# [Отрывок текста]

◇ ◇ ◇ ◇ ◇ ◇ ◇

С чего начать? С того, как Володя пришел в наш только что организованный Театр на Таганке, а перед этим посмотрел дипломный спектакль «Добрый человек из Сезуана» и решил (по его словам) во что бы то ни стало поступить именно в этот театр? Пришел никому не известный молодой актер, сыгравший лишь несколько небольших ролей. Или рассказать о его сияющих глазах, когда он однажды появился в театре в новой вязаной коричневой куртке, перед которой был из искусственного меха? Или о том, как постепенно вырисовывалась внешняя пластика невысокого широкоплечего человека в узких, всегда очень аккуратных брюках (он любил оттенки коричневого), в ярко-красной шелковой рубашке с коротким рукавом, которая так ладно, красиво обтягивала его намечающиеся бицепсы. Как постепенно исчезала одутловатость еще не оформившегося лица и оно приобретало характерные черты – с волевым упрямым подбородком, чуть выдвинутым вперед…
Я не знаю, кому пришла в голову мысль сделать костюмом Гамлета джинсы и свитер. Думаю, это произошло потому, что в то время мы все так одевались. А Володя за время двухлетних репетиций «Гамлета» окончательно закрепил за собой право носить джинсы и свитер. Только цвет костюма в спектакле был черный – черные вельветовые джинсы, черный свитер ручной вязки. Открытая могучая шея, которая с годами становилась все шире, рельефнее и походила уже на какой-то инструмент, орга́н с жилами-трубами, особенно когда Высоцкий пел. Его и похоронили в новых черных брючках и новом черном свитере, которые Марина Влади привезла из Парижа. (Я первая написала, что мы хоронили его в костюме Гамлета; потом многие это повторяли, и я хочу внести нужное уточнение.) Над гробом свисал занавес из «Гамлета», и черный свитер воспринимался тоже гамлетовским.
К костюму у него было какое-то особое отношение – и в жизни, и на сцене. Ему, например, не шли пиджаки. И он их не носил – кроме первого, «твидового». Правда, один раз на каком-то нашем очередном празднестве после спектакля, когда все мы уже сидели в верхнем буфете за столами, вдруг явился Высоцкий в роскошном пиджаке – синем блейзере с золотыми пуговицами. Все застонали от неожиданности и восторга. Он его надел, чтобы поразить нас. И поразил. Но больше я его в этом блейзере никогда не видела. Тем удивительнее было для меня его решение играть Лопахина в белом пиджачном костюме, который ему не шел, но подчеркивал какую-то обособленность Лопахина от всех остальных персонажей спектакля и очень помогал ему в роли.

◇ ◇ ◇ ◇ ◇ ◇ ◇

# [Выдержки из записей]
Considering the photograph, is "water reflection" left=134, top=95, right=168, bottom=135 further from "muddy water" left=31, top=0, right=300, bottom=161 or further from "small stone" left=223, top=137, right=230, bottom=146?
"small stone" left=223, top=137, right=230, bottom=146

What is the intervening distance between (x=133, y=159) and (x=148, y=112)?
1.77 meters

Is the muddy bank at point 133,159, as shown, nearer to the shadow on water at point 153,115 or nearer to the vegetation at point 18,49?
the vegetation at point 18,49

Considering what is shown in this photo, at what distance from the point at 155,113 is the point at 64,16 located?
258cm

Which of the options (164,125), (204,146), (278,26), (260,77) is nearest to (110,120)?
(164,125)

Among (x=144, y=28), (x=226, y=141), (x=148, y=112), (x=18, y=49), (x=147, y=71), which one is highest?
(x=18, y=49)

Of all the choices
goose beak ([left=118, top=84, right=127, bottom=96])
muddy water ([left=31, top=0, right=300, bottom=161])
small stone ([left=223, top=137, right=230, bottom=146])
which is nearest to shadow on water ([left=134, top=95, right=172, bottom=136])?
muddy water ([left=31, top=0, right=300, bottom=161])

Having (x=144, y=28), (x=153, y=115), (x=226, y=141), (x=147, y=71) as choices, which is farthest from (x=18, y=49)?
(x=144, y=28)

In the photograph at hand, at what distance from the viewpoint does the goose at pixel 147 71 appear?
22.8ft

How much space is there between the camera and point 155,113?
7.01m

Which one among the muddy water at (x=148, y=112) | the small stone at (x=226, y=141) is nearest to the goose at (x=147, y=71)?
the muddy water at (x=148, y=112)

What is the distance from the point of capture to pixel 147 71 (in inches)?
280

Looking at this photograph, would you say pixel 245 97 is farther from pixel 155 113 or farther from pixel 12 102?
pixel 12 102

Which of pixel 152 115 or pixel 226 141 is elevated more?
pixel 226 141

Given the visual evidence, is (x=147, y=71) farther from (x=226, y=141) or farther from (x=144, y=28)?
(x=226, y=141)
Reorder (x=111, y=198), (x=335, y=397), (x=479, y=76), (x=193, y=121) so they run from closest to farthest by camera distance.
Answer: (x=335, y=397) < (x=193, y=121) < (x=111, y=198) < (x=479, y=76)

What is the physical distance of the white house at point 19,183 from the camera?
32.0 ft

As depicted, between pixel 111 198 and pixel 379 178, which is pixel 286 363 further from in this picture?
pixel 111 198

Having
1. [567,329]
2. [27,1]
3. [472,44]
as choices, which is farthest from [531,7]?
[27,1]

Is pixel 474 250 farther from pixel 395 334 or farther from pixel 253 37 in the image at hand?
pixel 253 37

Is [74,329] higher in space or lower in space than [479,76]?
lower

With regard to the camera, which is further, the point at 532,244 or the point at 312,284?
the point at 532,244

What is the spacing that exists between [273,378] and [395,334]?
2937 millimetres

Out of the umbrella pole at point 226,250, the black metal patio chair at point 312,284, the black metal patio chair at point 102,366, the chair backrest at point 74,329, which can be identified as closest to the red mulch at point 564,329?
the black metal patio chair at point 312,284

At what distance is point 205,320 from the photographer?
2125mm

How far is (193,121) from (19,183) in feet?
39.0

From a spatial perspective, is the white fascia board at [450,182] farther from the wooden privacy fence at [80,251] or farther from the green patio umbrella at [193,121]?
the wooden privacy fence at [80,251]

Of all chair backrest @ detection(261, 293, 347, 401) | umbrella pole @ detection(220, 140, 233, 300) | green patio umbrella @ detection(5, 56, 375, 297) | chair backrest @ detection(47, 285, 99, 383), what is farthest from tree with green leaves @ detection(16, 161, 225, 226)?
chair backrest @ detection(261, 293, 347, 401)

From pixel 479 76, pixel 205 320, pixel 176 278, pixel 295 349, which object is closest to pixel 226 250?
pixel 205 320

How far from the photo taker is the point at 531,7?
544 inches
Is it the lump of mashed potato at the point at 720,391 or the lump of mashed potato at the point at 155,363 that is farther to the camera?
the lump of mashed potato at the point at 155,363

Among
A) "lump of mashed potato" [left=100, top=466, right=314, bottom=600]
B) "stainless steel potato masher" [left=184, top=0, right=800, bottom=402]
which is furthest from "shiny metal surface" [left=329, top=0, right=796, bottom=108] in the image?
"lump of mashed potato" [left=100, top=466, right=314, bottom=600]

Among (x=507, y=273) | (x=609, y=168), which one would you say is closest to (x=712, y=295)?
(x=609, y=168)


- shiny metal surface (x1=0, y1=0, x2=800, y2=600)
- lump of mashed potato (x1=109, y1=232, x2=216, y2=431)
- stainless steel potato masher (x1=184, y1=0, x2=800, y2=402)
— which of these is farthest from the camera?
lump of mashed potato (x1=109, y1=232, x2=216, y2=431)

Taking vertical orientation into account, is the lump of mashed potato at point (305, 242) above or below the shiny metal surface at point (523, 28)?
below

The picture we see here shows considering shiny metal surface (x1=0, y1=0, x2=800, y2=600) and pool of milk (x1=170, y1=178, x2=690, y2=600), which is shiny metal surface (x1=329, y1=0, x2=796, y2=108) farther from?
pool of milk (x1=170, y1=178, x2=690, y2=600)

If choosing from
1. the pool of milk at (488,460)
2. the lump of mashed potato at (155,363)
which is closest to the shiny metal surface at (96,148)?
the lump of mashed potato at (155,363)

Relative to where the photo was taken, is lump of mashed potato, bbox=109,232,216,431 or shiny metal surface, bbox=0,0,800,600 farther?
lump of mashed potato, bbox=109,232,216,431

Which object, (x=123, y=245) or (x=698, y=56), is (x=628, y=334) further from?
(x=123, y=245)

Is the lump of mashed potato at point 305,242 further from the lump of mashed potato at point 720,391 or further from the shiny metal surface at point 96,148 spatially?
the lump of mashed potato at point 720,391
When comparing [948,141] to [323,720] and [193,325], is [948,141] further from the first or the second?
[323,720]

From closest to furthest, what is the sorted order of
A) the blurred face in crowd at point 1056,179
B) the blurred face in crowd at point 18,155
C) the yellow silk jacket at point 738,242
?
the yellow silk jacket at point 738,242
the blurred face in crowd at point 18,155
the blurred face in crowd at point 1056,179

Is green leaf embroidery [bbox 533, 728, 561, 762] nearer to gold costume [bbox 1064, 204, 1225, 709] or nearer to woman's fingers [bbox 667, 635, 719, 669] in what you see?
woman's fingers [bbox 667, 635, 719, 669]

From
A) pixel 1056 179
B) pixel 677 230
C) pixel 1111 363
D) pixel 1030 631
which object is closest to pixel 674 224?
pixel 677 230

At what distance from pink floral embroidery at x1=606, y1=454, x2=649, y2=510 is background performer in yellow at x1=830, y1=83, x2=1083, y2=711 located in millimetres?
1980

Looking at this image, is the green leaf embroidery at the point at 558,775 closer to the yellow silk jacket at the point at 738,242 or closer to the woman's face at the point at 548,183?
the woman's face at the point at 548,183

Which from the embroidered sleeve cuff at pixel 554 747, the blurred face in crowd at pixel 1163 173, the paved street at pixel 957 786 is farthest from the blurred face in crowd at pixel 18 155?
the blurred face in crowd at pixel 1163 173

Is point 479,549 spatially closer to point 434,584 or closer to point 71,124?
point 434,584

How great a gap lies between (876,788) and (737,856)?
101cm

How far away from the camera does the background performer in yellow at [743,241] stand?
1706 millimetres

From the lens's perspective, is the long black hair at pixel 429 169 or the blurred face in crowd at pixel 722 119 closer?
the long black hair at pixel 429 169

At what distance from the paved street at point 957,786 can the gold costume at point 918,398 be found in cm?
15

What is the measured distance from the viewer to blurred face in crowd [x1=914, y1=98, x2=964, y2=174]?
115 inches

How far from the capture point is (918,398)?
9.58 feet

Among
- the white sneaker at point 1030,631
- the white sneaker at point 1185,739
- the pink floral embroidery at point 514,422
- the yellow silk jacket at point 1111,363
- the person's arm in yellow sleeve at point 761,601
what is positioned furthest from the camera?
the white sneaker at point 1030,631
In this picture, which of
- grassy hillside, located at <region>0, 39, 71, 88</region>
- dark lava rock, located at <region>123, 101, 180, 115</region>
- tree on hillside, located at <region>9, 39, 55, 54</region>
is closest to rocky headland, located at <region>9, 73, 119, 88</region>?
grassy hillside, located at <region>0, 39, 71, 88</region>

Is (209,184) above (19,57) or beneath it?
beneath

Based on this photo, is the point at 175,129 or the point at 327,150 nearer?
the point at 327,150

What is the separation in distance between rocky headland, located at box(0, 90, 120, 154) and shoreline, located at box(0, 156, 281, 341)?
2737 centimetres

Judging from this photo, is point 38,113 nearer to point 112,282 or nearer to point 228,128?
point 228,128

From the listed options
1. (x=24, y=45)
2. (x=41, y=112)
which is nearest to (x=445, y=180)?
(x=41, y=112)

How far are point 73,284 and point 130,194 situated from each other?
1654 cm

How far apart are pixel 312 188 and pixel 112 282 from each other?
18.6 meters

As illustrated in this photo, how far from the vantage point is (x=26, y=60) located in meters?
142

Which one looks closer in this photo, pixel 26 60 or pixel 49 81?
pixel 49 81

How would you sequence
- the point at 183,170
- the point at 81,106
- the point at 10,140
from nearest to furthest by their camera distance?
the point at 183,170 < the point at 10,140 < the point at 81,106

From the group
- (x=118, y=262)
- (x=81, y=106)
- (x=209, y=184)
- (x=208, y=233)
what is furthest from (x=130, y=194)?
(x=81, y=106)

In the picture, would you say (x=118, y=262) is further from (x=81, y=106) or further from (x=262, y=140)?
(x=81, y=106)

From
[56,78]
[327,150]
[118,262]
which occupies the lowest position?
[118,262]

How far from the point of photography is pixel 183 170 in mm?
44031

◇ ◇ ◇ ◇ ◇ ◇ ◇

# [Что сделать]
1. Перепишите без изменений часть воспоминаний о Высоцком, начиная со слов «К костюму у» и дальше до слов «ему в роли.».
2. В каком костюме Высоцкий играл Лопахина, если верить воспоминаниям о Высоцком?

# [Ответы к заданиям]
1.
К костюму у него было какое-то особое отношение – и в жизни, и на сцене. Ему, например, не шли пиджаки. И он их не носил – кроме первого, «твидового». Правда, один раз на каком-то нашем очередном празднестве после спектакля, когда все мы уже сидели в верхнем буфете за столами, вдруг явился Высоцкий в роскошном пиджаке – синем блейзере с золотыми пуговицами. Все застонали от неожиданности и восторга. Он его надел, чтобы поразить нас. И поразил. Но больше я его в этом блейзере никогда не видела. Тем удивительнее было для меня его решение играть Лопахина в белом пиджачном костюме, который ему не шел, но подчеркивал какую-то обособленность Лопахина от всех остальных персонажей спектакля и очень помогал ему в роли.

2. В белом пиджачном костюме.